A pescadora Denise Miranda, moradora da Ilha da Torotoma, diz que o evento foi muito proveitoso para as mulheres que atuam na pesca, por muito tempo foram excluídas dos movimentos e que por muitas vezes se excluiram por não participar de reuniões e da criação de leis, entre outras questões. "A gente tinha que aceitar essas leis porque a gente não tinha voz. Nos dias atuais, a gente começa a ser muito procurada para opinar e para participar dos eventos. Temos mulheres que estão, cada dia mais, crescendo no meio da pesca e isso é muito importante para a categoria. Começamos a ter visibilidade, mais coragem e autonomia de fala para de protestar quando não concordamos com alguma proposta ou quando as leis não pensam em nós. Esse evento traz isso, muito de fala, muito de pertencimento, de a gente se enxergar dentro do nosso território. Sou da Torotama, minha comunidade é uma comunidade tradicional de pesca e moro nesse território, esse território é nosso, a gente tem que valorizar e pertencer a ele", afirma Denise.

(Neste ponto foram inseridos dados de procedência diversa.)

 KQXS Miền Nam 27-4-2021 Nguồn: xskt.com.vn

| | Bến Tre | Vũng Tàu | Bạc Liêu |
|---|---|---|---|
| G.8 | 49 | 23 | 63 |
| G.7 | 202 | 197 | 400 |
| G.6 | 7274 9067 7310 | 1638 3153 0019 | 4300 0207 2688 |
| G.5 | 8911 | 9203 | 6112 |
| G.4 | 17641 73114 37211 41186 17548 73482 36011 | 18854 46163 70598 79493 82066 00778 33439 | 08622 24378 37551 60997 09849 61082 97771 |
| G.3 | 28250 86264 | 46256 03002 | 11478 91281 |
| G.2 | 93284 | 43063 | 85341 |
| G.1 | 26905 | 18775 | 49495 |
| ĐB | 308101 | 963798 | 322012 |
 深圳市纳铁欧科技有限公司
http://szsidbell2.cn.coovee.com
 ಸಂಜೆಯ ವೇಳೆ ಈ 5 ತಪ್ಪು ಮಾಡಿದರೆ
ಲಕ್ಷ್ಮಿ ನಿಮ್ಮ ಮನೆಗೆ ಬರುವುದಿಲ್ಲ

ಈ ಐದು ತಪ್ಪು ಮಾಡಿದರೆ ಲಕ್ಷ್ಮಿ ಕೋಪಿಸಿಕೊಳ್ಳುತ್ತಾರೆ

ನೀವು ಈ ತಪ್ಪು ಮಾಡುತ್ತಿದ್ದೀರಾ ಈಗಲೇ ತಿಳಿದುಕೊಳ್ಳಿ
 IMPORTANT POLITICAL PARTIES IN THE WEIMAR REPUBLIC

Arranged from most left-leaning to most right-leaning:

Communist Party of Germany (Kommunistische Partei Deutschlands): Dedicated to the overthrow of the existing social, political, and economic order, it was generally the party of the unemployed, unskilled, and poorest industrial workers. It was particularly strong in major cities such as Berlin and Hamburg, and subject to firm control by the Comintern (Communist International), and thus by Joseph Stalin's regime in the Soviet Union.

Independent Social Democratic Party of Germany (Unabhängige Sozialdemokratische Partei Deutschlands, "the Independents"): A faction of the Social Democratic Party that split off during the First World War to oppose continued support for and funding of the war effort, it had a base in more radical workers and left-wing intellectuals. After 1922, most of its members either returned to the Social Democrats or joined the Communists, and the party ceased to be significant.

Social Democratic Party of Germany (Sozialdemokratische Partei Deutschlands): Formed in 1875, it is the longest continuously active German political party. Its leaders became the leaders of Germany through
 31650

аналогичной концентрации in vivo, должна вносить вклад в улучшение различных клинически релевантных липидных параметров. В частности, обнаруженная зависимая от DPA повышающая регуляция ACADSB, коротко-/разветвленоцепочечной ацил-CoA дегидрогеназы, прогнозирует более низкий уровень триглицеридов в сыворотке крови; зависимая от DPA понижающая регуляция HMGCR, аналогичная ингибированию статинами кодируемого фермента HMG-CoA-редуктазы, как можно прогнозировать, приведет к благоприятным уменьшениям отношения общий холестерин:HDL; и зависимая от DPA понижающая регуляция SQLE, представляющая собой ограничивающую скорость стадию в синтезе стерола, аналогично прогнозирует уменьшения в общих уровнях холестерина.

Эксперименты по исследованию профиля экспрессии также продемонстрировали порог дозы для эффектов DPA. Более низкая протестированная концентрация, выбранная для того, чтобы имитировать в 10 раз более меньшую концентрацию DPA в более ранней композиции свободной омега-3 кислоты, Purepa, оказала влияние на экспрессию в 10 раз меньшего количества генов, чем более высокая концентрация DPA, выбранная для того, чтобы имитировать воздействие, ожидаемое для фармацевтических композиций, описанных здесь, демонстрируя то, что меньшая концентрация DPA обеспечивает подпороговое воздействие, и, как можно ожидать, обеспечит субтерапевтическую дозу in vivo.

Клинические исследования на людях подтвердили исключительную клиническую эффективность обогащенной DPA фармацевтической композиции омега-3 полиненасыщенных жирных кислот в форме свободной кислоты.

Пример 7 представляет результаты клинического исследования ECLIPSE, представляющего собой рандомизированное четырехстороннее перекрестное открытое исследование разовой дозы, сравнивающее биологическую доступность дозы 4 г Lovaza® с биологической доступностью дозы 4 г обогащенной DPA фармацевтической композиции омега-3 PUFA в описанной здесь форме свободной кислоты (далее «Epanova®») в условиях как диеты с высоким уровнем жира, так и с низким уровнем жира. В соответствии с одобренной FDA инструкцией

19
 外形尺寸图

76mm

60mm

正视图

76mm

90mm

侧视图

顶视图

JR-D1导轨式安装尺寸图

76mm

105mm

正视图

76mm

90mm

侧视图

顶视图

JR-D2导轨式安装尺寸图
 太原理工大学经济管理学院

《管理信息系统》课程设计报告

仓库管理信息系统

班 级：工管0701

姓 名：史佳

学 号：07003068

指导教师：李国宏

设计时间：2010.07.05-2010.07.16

Viviane Alves, pescadora da Ilha dos Marinheiros, diz que esse tipo de encontro é necessário para alinhar ideias, mas segundo ela, ainda falta muito. "Hoje estamos usando um espaço que também é nosso, mas também queremos espaço para nossos filhos. Precisamos que eles adentrem esse espaço. Somos de comunidades tradicionais que são distantes e nossos filhos precisam ter acesso a universidade, porém não temos transporte público e fica difícil para nós, pais e mães, mantermos nossos filhos na cidade, pois precisam ter um lugar para morar e pagar aluguel. Nesse sentido, ainda nos falta melhorar muito", afirma a pescadora.
Sobre o MARéSS
O MARéSS é um laboratório interdisciplinar que busca entender os sistemas socioecológicos marinhos, integrando conhecimentos de ecologia, biologia, oceanografia, antropologia, sociologia e economia. As linhas de pesquisa incluem ecologia e conservação de ecossistemas marinhos; dinâmica de populações e comunidades marinhas, impactos humanos sobre os ecossistemas marinhos e desenvolvimento sustentável e governança de recursos marinhos. Também desenvolve projetos de extensão e transferência de tecnologia, buscando contribuir para a gestão sustentável dos recursos marinhos e a melhoria da qualidade de vida das comunidades costeiras.